Even with all of the evidence points for waiting to specialize, there is still immense pressure on parents to keep their children in one sport, so they don’t miss out or fall behind.  Coaches also feel pressure to specialize positions at young ages in attempts to win games.  This thought process hurts a player’s chances to grow into the best athlete possible, as they have lost the opportunity to gain better understanding for the sport by playing more positions and a well-rounded set of skills.  According to an article from the Changing the Game Project, dedicated to reviving and promoting youth sports, coaches are pressured to win and choose the best players for the team.  However, this excludes the players who have the potential to grow, become better players, and possess a “high level of coachability, sensitivity to training and the motivation to learn.”  From a health standpoint, muscle development and coordination will be maximized with a wide range of activities.  In fact, a study done at Loyola University found that early specialization in a single activity can make a player at least 70 percent more likely receive an injury.

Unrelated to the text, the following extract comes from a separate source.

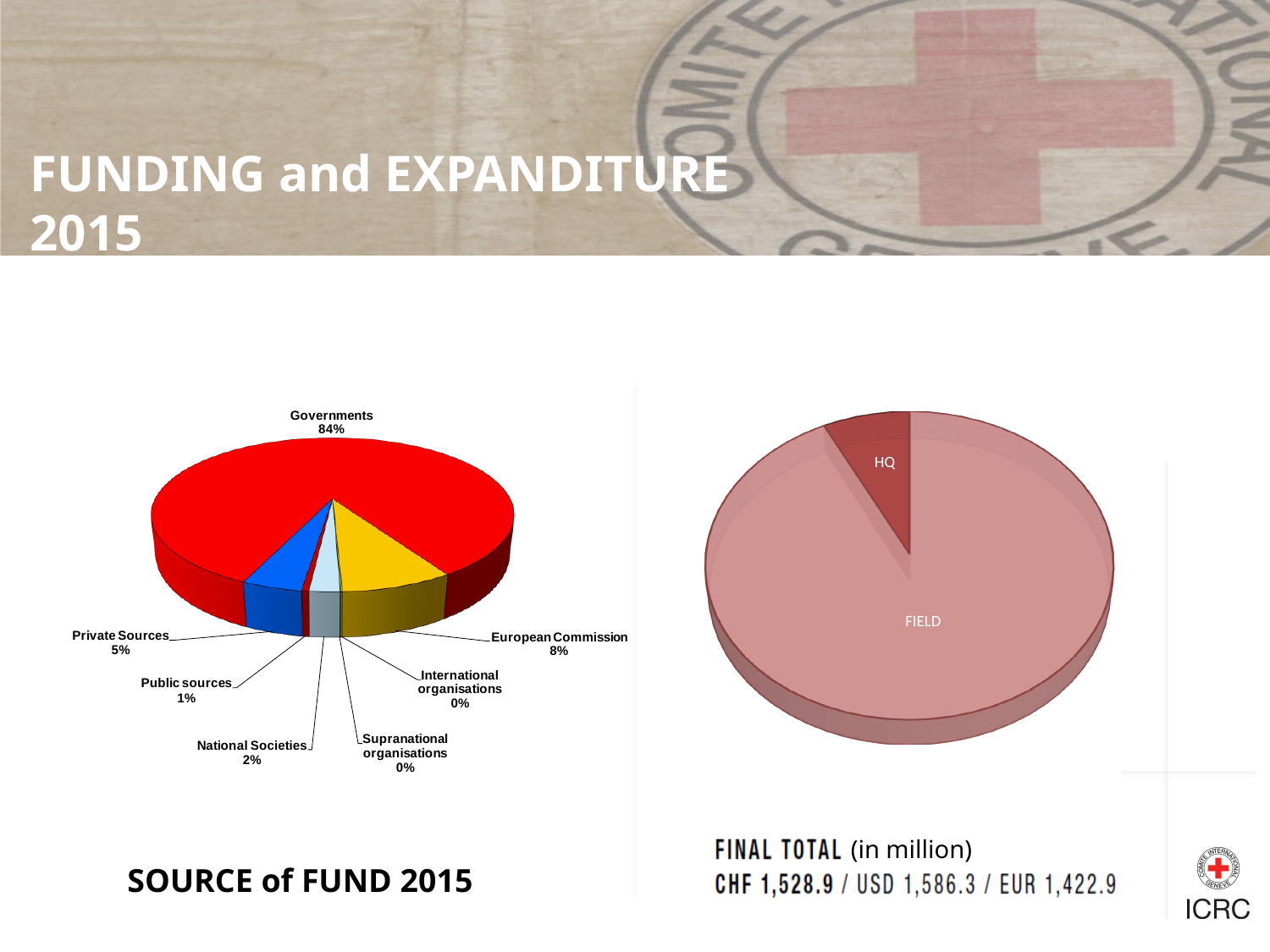
In the SOURCE of FUND 2015 pie chart, what percentage comes from National Societies? 2% In the SOURCE of FUND 2015 pie chart, which is larger: Private Sources or Public sources? Private Sources In the SOURCE of FUND 2015 pie chart, what percentage is attributed to the European Commission? 8% In the SOURCE of FUND 2015 pie chart, what share comes from Private Sources? 5% What type of chart is the SOURCE of FUND 2015 chart? Pie chart In the SOURCE of FUND 2015 pie chart, what share of funding comes from Governments? 84% In the SOURCE of FUND 2015 pie chart, which source has the largest share? Governments How many funding sources are labelled in the SOURCE of FUND 2015 pie chart? 7 In the pie chart on the right of the slide, which slice is larger: HQ or FIELD? FIELD How many slices does the pie chart on the right of the slide have? 2 In the SOURCE of FUND 2015 pie chart, what is the difference in percentage points between Governments and the European Commission? 76 In the SOURCE of FUND 2015 pie chart, what colour is the Governments slice? Red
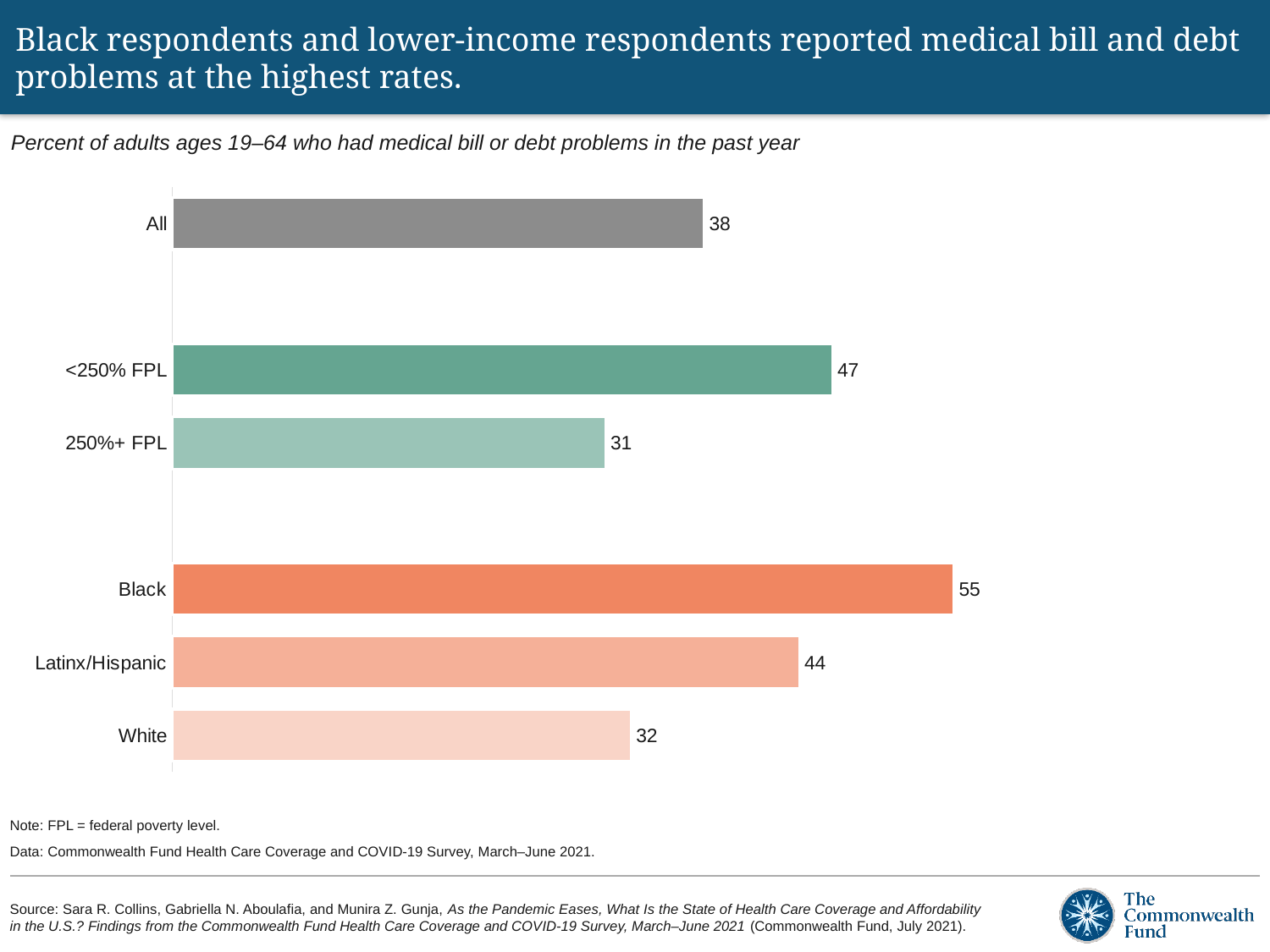
How many categories are shown in the chart? 6 What is the difference between the values for <250% FPL and 250%+ FPL? 16 Which is larger, the value for Latinx/Hispanic or the value for All? Latinx/Hispanic What is the difference between the values for Black and White respondents? 23 What does the note say FPL stands for? Federal poverty level Which category has the highest value? Black What kind of chart is shown on the slide? Bar chart What is the value for Latinx/Hispanic respondents? 44 What is the value for the All category? 38 Which category has the lowest value? 250%+ FPL What is the value for Black respondents? 55 What is the value for <250% FPL? 47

Add to this the fact that children are more likely to stick with athletics and become active adults if they play multiple sports, because they will have more passion for their sport and more motivation to continue after experiencing many kinds of sports.  Most professional and college athletes have played multiple sports in their youth.  A simple Google search of professional athletes who only played one sport yields few results.  Playing multiple sports gave these athletes advantages that training in a singular discipline could not.  Cross training is an important part of being a well-rounded player and it’s important to remember this when children are choosing which sports to play.  Their future depends on it.